Never before have we been able to disrupt the fundamental processes of Earth’s ecology, and never before have we created social, economic and technological systems – from continent-wide industrial agriculture to the international financial system – with today’s enormous complexity, connectedness and speed of operation. Whether the issue is drug resistant diseases or shiploads of migrants dumped on our shores, our problems spill across geographical and intellectual boundaries, their complexity often exceeds our wildest imaginations, and they converge and intertwine in totally unexpected ways. The real danger of the 21st century is ‘synchronous failure.’[1]

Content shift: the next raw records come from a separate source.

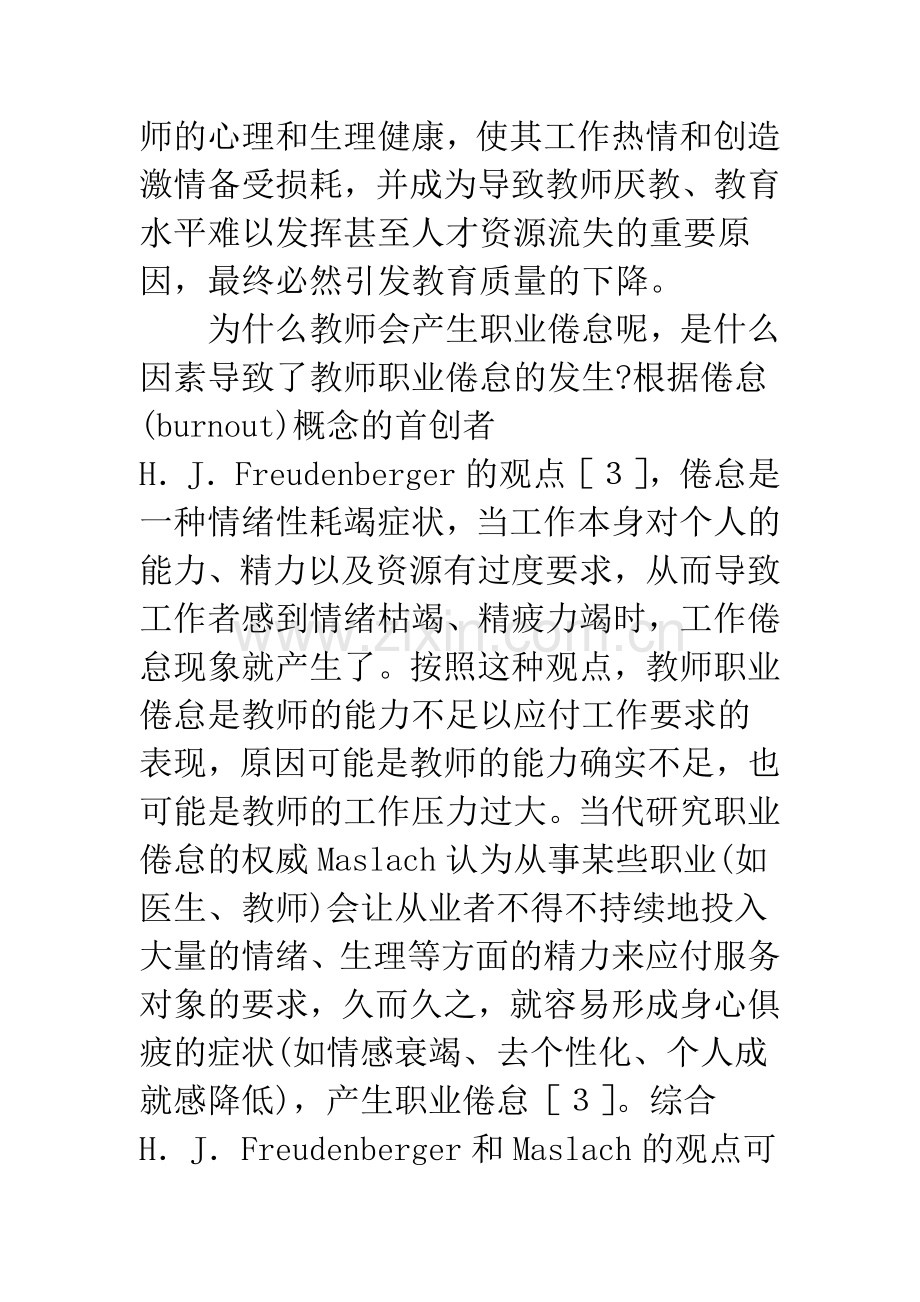 孔子的倦怠思想及其对教师的启示.docx_第2页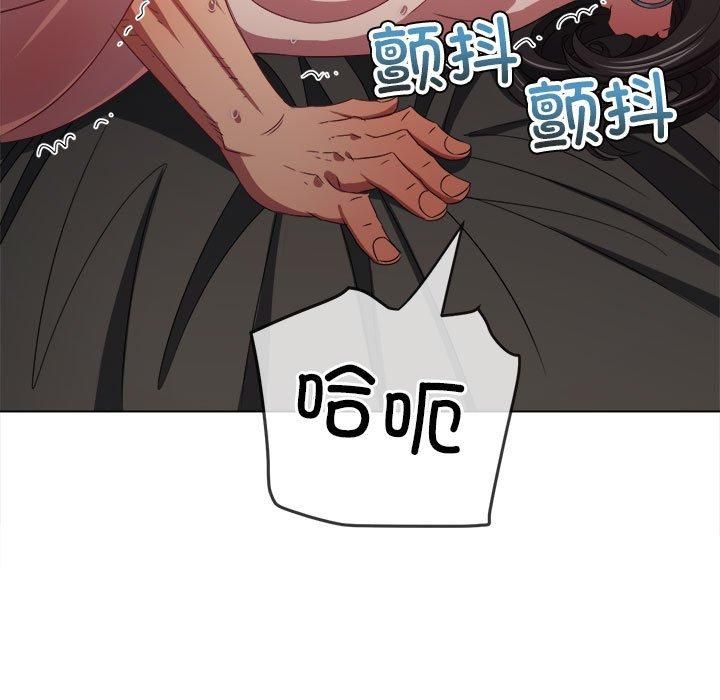难缠小恶女第227话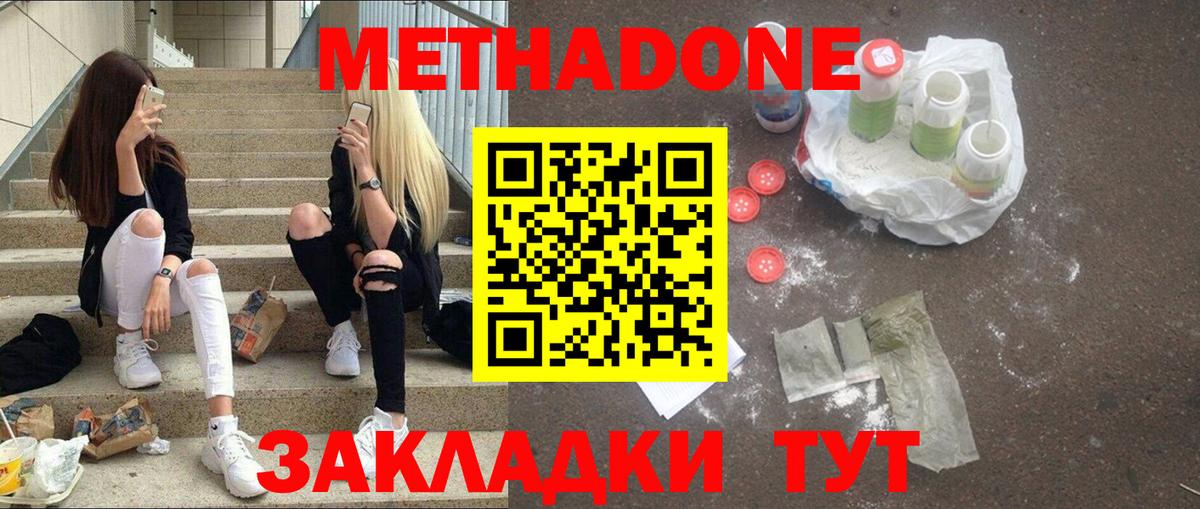 Метадон кристалл  Вход с VPN  МЕТАДОН methadone  маркетплейс клад  Йошкар-Ола 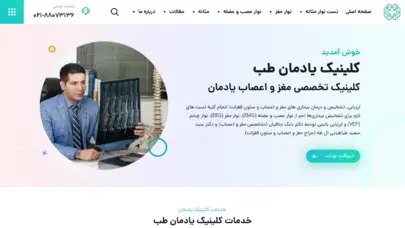 کلینیک یادمان طب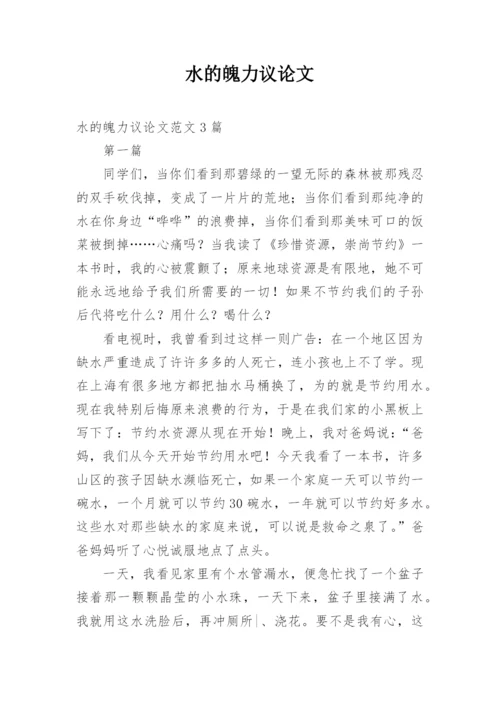 水的魄力议论文.docx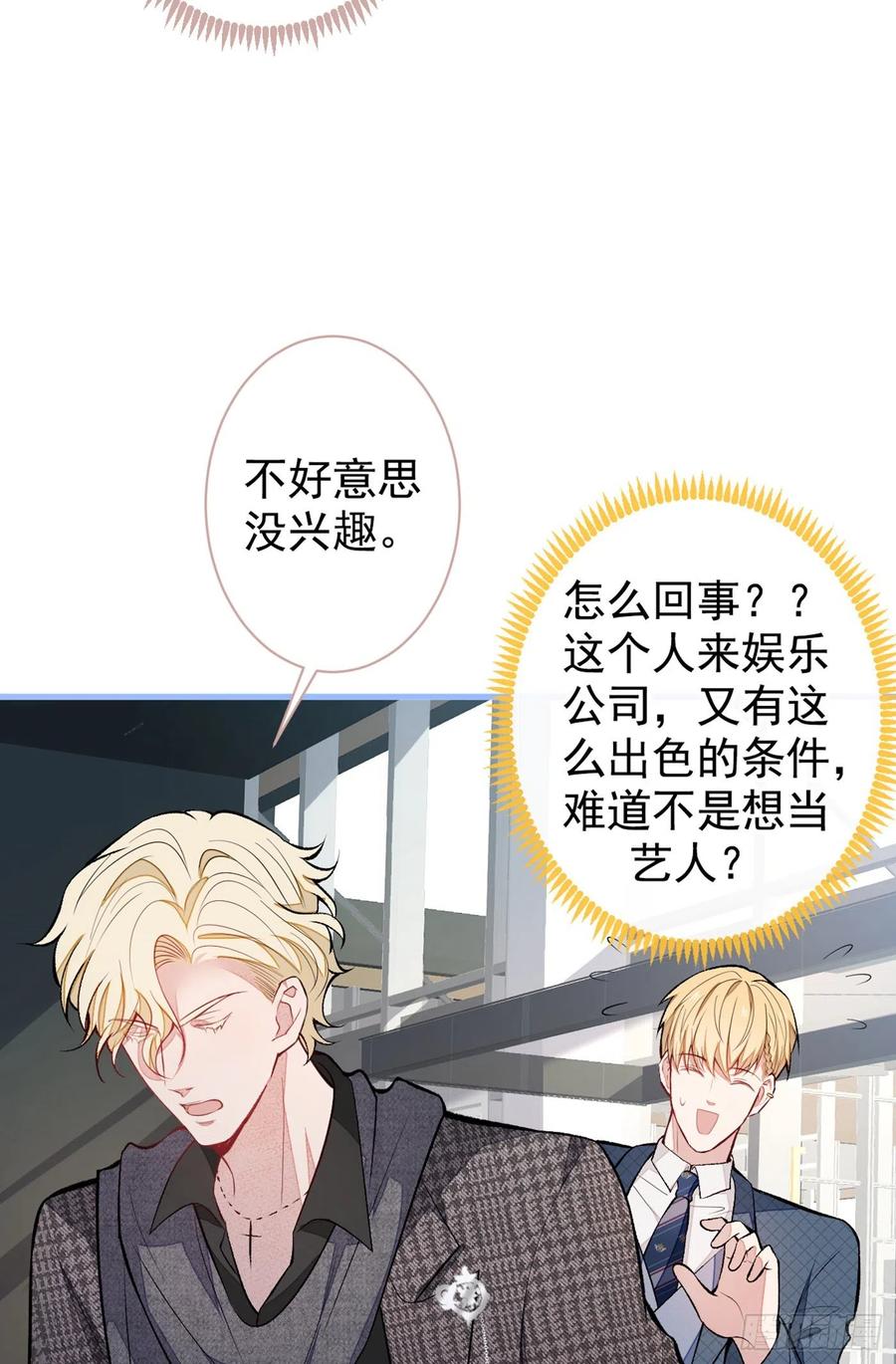 又被男神撩上热搜 第73话 幺儿答应他的邀约了？ 第8页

Introduction: The Copernican challenge

Nicholas Copernicus at the beginning of the 16th Century announced his theory that the earth was not at the centre of the universe, but actually rotated around the sun. This proposition, though resisted initially by the establishment, ultimately formed an alternative basis of knowledge and understanding about our universe that continues today.

The underlying assumptions upon which knowledge and the search for knowledge are based are generally referred to as paradigms. The search for alternative paradigms is intended to improve both understanding and explanations by challenging the assumptions that underpin present conceptual constructs. It is not about improving understanding and explanation by building upon existing assumptions, but rather by proposing alternative assumptions that might provide different frameworks for ordering evidence that leads to knowledge.[2]